Written task 1:
In the interview with Tad Inoue, which three dimensions make up the coaching and fitness approach described?
Written task 2:
Pick up the interview with Tad Inoue after its final sentence and carry it forward.

Excerpt:
****
Meet Tad Inoue

We were lucky to catch up with Tad Inoue recently and have shared our conversation below.

Tad , we’re thrilled to have you sharing your thoughts and lessons with our community. So, for folks who are at a stage in their life or career where they are trying to be more resilient, can you share where you get your resilience from?

I find hope and positivity in my faith in a higher power in this life. Resilience for me comes from knowing that I am on a good path in this life. I may not know where I end up at times but I know where I am going. I am on a path that is about how I truly am. So I am thankful for being in the position that I am. We always can find things that go wrong or that upset me. But is that how I want to act? In accordance with my feelings of fears or uncertainty? NO I want to be guided by something that is higher. My feelings guide me daily but they don’t dictate who I am or what I do. They just tell me where I might go. How I might turn and pivot in my attitude.

Thanks, so before we move on maybe you can share a bit more about yourself?

Most have known me for the last 36 years as Tad the Diet Coach. I help usually ladies and men transform their bodies and health into something they desire. Not just fat loss but also mindset, structure and discipline formation in ones life. I design a fitness structure in a persons life that gives them a foundation of proper eating habits., exact foods and exercise, inner dialogue management and identifying poor self talk that always gets in the way of results. What we believe about ourselves and how we talk to ourselves is critical to success I help manage these things as well so that my clients can start reprogramming their inner voice to be more in line with their goals and ideas they really want about themselves. I do this with a mind, body, and spiritual approach to coaching and fitness. What we believe about ourselves and how we talk to ourselves makes a huge difference in outcomes of our lives. I help identify limiting beliefs and replace them with ones that are in alignment with my clients goals. I am a transformational specialist, helping my clients transform not just their habits but their lives, bodies and fitness level. Much of this through aligning what each client wants with the proper thought process, beliefs and actions. Not just diet and exercise but how we talk to ourselves and where and how we derive our motivation and determination to do all that we want to do.
****
Spatial data with pictures:
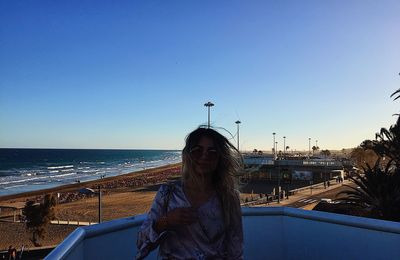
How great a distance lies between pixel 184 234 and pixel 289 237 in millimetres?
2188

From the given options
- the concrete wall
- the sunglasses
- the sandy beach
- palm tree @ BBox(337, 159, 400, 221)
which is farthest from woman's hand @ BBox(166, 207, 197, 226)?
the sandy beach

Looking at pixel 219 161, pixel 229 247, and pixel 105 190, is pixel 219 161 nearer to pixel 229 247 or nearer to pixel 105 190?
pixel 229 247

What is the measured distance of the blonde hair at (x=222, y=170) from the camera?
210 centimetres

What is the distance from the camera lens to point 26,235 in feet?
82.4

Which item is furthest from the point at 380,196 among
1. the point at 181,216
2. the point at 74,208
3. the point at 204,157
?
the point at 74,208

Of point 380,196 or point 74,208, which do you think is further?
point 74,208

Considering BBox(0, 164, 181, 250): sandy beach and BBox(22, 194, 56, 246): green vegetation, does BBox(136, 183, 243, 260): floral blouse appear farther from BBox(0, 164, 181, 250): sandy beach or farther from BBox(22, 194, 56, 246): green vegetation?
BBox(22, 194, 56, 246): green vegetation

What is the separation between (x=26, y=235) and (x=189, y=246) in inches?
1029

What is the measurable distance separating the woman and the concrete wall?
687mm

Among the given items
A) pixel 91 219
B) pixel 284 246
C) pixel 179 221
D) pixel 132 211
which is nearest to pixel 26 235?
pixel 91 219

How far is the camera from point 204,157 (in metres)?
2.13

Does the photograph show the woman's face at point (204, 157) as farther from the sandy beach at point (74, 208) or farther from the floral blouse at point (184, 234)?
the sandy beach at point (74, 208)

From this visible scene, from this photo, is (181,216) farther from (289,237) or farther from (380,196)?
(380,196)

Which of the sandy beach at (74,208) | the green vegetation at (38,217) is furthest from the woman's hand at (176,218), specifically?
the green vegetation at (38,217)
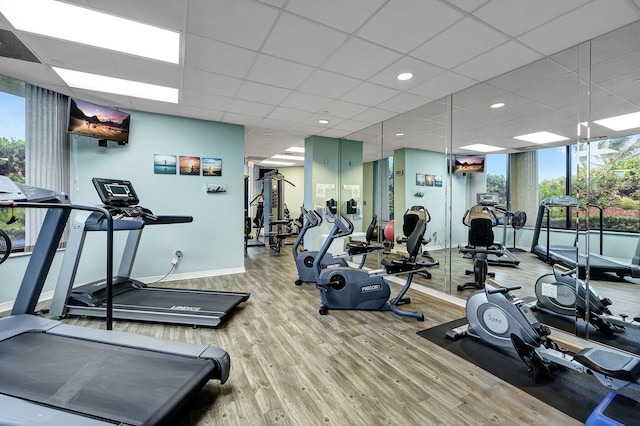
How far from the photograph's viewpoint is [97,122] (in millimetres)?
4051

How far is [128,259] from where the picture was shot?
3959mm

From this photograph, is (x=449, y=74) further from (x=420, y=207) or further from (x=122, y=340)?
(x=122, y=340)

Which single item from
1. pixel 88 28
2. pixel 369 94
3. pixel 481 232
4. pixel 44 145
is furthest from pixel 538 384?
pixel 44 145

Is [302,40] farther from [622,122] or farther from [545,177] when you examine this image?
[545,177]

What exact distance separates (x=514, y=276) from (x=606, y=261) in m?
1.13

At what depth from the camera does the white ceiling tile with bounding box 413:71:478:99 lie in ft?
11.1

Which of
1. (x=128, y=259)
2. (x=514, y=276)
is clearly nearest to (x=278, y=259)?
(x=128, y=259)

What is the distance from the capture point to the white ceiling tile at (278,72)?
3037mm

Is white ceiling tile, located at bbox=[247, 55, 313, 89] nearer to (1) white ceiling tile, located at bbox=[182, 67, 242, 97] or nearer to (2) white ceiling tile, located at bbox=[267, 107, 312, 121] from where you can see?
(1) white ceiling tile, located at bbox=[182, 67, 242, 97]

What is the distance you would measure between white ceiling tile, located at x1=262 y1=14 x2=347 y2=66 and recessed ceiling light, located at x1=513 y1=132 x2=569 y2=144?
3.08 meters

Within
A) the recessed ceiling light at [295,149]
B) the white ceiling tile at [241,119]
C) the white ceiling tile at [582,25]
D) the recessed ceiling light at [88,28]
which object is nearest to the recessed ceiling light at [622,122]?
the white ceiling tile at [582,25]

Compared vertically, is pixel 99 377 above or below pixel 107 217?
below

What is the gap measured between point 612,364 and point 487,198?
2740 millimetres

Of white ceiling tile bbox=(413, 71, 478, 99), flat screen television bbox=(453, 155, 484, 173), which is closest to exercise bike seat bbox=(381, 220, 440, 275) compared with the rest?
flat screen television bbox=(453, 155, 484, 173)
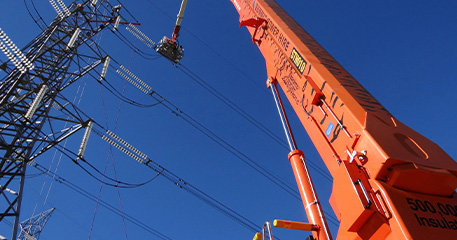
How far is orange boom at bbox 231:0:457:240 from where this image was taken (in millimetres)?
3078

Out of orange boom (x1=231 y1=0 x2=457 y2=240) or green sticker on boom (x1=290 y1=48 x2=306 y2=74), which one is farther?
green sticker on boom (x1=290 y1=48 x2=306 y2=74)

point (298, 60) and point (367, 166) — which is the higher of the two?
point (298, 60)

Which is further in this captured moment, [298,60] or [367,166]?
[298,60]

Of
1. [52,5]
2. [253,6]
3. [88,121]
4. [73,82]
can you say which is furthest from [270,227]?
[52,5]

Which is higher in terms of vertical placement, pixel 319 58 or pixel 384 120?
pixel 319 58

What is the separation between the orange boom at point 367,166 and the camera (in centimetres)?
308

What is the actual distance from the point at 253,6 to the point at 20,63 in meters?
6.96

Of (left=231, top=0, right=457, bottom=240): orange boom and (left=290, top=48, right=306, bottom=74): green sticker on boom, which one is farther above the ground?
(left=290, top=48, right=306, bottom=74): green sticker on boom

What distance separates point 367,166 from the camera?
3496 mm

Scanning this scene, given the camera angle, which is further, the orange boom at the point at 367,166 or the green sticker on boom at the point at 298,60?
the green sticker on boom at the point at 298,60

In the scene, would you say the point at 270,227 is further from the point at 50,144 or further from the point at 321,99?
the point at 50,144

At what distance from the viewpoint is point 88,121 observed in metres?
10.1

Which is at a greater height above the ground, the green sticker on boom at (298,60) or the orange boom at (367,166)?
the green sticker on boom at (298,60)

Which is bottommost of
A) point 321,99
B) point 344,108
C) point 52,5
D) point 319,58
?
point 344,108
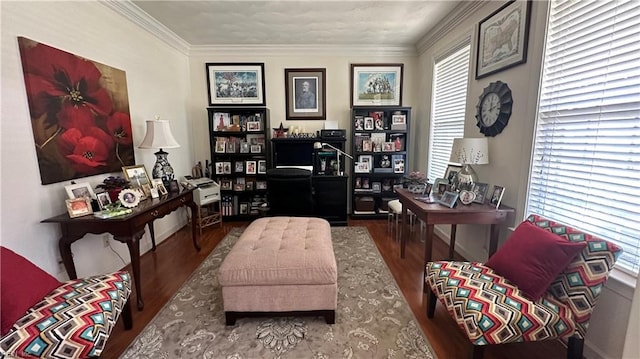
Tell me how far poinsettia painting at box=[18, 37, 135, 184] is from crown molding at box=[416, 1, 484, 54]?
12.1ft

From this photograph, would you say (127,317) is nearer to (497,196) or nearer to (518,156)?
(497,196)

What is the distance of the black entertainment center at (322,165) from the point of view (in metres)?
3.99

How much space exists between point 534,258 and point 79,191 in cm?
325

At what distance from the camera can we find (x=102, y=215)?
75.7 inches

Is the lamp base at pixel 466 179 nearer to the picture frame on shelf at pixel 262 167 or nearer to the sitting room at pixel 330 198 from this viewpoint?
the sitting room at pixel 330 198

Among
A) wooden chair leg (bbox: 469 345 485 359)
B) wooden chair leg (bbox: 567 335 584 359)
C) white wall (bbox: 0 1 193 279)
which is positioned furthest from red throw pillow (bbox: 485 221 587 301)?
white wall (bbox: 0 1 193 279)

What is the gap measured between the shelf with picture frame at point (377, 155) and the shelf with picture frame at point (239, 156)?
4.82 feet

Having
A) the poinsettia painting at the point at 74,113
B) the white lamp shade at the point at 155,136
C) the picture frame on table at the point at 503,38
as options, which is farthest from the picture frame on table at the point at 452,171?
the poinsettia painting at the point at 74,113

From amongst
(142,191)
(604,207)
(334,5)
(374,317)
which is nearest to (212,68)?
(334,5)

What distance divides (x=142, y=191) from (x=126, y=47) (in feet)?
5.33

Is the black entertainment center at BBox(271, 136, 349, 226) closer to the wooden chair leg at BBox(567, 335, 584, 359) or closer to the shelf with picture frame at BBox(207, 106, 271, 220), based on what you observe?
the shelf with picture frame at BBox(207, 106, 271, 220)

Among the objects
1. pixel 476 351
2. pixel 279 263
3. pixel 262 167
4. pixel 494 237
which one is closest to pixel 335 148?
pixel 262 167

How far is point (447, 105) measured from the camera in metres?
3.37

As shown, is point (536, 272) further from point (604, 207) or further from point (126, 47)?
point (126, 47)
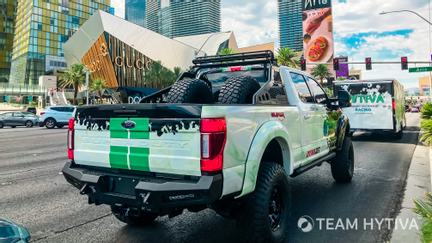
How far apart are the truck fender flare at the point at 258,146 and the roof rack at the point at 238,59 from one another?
****
Exercise response 1:
Mind, body, and spirit.

Exercise response 2:
Looking back, what do you think were the three qualities, skills, or areas of knowledge that were most impactful in your journey? What advice do you have for folks who are early in their journey in terms of how they can best develop or improve on these?

The three most important skills or areas of knowledge are: listening is probably the highest skill that I had to really develop. Listening to people, not to just what they say but the deeper messages behind the words. What is this person really saying to me? What do they mean? So listening to understand not to hear alone. The second skill is the ability to see patterns in behaviors and outcomes. Being able to see the obvious and not so obvious patterns in outcomes and in my practice. While science is something that can tell us so much about why some things happen in our bodies it is only the tip of the iceberg, So being highly tuned to small changes and being able to see these small patterns is vital to helping anyone transform their bodies and their lives. And finally, I believe it is mandatory to have a high degree of empathy for my clients. I have to not only be rooting for them but I have to understand the pain and the uncomfortable nature of each person’s story. So I can address issues and these ideas in each clients program that I develop for them. I must understand what makes them feel the way they do. How we feel is the amplifier to our outcomes in our lives even with our own bodies.

Who is your ideal client or what sort of characteristics would make someone an ideal client for you?

My ideal client is usually a woman between 35 and 55. She’s smart, capable, and has probably spent years trying to feel better in her body — through diets, workout plans, or even working with a few coaches. But nothing has really clicked long-term.
She’s not lazy. In fact, she’s often someone who shows up for everyone else — work, family, responsibilities — but she’s put herself last for a long time. And now, her body feels like something she can’t figure out, or worse, like it’s working against her.
She wants to feel strong, not just physically, but emotionally.
She wants to look in the mirror and feel proud — not because she’s chasing some ideal image, but because she’s honoring her effort and finally trusting herself again.
What makes her an ideal client isn’t that she’s already “motivated.” It’s that she’s ready for a different approach — one that doesn’t punish her, but empowers her. Someone who’s willing to slow down a little, go deeper, and rebuild the way she relates to her body, her habits, and her mind.
I help her do that by giving her a simple framework — habits, movement, mindset — that actually fits into her life. And once she starts to feel the shift, everything changes. She starts showing up differently — not just in the gym, but at work, in relationships, and in the way she sees herself.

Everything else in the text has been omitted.